THE TASKS:
(1) In the dialogue on the good, what reason does the other speaker give for saying Socrates should not always repeat the opinions of others? Answer in one to three sentences.
(2) In the dialogue on the good, Socrates is asked what he takes the supreme principle of the good to be. List every possibility named in that question.
(3) Reproduce the passage from the dialogue on the good word for word, starting with "There can be no doubt" and going on through "not, he said.".

SUPPLIED TEXT:

______

There can be no doubt about the numerous difficulties in which this question is involved.

There can be none.

Further, do we not see that many are willing to do or to have or to seem to be what is just and honorable without the reality; but no one is satisfied with the appearance of good—the reality is what they seek; in the case of the good, appearance is despised by everyone.

Very true, he said.

Of this then, which every soul of man pursues and makes the end of all his actions, having a presentiment that there is such an end, and yet hesitating because neither knowing the nature nor having the same assurance of this as of other things, and therefore losing whatever good there is in other things of a principle such and so great as this ought the best men in our State, to whom everything is intrusted, to be in the darkness of ignorance?

Certainly not, he said.

I am sure, I said, that he who does not know how the beautiful and the just are likewise good will be but a sorry guardian of them; and I suspect that no one who is ignorant of the good will have a true knowledge of them.

That, he said, is a shrewd suspicion of yours.

And if we only have a guardian who has this knowledge, our State will be perfectly ordered?

Of course, he replied; but I wish that you would tell me whether you conceive this supreme principle of the good to be knowledge or pleasure, or different from either?

Aye, I said, I knew all along that a fastidious gentleman[1] like you would not be contented with the thoughts of other people about these matters.

True, Socrates; but I must say that one who like you has passed a lifetime in the study of philosophy should not be always repeating the opinions of others, and never telling his own.

Well, but has anyone a right to say positively what he does not know?

  1. Reading ἀνὴρ καλός: or, ἀνὴρ καλῶς, “I quite well knew from the very first, that you” etc.

______

EXTRACTED ENTRIES:

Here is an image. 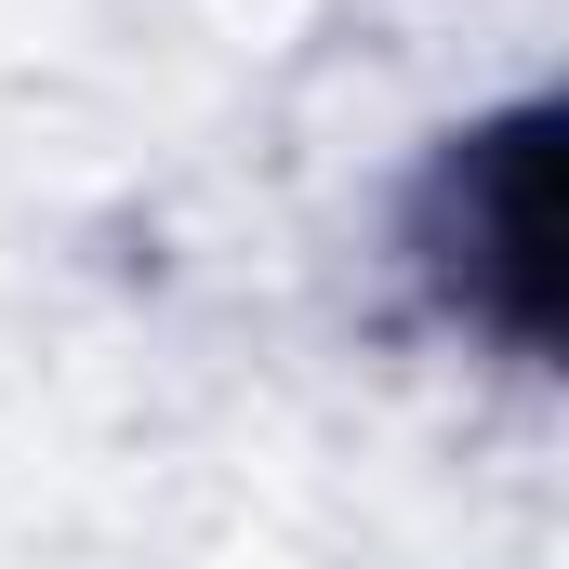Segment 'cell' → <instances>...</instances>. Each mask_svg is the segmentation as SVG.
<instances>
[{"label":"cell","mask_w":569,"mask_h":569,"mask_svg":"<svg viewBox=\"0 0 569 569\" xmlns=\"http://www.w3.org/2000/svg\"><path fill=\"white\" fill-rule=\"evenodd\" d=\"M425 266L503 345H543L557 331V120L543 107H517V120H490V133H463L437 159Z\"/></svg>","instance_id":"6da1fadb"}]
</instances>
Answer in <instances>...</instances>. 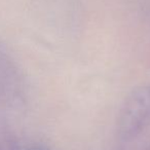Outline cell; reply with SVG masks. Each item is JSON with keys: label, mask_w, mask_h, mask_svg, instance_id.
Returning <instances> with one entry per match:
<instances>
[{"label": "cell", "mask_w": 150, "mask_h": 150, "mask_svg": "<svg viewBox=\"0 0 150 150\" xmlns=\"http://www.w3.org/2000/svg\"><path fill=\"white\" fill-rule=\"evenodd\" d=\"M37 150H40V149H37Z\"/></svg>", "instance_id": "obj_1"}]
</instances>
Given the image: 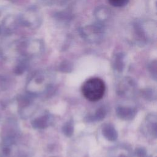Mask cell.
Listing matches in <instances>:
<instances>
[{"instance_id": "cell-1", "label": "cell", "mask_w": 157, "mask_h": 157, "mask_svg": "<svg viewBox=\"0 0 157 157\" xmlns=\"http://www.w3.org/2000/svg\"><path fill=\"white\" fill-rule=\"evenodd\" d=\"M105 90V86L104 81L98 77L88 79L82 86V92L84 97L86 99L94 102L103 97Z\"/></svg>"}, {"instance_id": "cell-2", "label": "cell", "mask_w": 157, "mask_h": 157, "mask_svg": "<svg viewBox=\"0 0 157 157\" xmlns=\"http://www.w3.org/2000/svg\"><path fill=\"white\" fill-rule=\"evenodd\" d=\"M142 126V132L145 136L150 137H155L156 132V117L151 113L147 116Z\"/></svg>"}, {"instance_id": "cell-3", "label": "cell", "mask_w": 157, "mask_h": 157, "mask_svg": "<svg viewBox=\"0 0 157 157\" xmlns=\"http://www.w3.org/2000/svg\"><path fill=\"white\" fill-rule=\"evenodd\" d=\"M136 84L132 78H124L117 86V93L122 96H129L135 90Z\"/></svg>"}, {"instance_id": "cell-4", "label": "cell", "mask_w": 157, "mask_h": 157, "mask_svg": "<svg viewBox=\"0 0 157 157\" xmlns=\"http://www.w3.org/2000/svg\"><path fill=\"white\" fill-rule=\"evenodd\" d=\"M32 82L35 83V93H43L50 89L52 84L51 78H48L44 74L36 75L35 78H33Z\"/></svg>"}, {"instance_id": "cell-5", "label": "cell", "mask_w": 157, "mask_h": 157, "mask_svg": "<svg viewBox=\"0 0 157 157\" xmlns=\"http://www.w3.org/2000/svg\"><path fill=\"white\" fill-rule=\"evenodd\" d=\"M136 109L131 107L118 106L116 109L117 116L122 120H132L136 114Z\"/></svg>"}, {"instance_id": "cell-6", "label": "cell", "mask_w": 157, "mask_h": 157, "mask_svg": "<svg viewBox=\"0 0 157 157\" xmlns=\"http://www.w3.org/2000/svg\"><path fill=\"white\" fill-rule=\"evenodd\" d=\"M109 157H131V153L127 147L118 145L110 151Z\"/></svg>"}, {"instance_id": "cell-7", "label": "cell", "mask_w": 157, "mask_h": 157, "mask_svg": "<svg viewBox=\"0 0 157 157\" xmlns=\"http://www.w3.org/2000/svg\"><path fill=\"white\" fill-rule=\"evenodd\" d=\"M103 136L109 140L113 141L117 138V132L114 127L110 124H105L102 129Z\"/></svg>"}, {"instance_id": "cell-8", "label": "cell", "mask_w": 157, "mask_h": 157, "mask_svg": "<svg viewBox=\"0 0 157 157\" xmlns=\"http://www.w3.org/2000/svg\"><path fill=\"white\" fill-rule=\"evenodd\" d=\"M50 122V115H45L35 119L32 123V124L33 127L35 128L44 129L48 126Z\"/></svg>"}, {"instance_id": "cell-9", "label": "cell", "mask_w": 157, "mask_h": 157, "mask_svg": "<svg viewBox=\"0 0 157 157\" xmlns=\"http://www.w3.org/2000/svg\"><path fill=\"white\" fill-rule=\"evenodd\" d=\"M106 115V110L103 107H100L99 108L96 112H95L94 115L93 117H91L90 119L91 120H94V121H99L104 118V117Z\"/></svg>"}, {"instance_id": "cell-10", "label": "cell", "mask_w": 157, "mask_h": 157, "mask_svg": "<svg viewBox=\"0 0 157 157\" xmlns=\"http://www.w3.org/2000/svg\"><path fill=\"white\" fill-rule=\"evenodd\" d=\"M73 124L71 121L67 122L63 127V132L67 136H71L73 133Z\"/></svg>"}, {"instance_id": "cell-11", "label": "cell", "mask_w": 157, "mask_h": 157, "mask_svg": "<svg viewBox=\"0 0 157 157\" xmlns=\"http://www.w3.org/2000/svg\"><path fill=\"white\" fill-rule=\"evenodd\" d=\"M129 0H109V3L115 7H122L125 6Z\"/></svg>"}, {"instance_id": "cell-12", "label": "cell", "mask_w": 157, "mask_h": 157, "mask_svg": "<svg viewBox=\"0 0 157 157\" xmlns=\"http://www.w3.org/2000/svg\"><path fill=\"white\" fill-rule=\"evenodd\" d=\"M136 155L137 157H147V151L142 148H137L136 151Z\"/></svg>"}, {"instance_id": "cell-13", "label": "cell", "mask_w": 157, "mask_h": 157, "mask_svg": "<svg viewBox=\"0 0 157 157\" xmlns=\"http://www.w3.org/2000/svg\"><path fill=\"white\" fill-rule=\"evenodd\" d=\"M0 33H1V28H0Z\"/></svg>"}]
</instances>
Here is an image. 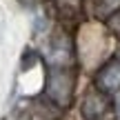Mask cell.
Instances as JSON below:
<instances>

______

SOLUTIONS TO THE EXERCISE:
(1) He says that Socrates has spent a lifetime studying philosophy. For that reason, Socrates should give his own views rather than always repeating other people's opinions and never telling his own.

(2)
- Knowledge
- Pleasure
- Something different from either

(3)
There can be no doubt about the numerous difficulties in which this question is involved.

There can be none.

Further, do we not see that many are willing to do or to have or to seem to be what is just and honorable without the reality; but no one is satisfied with the appearance of good—the reality is what they seek; in the case of the good, appearance is despised by everyone.

Very true, he said.

Of this then, which every soul of man pursues and makes the end of all his actions, having a presentiment that there is such an end, and yet hesitating because neither knowing the nature nor having the same assurance of this as of other things, and therefore losing whatever good there is in other things of a principle such and so great as this ought the best men in our State, to whom everything is intrusted, to be in the darkness of ignorance?

Certainly not, he said.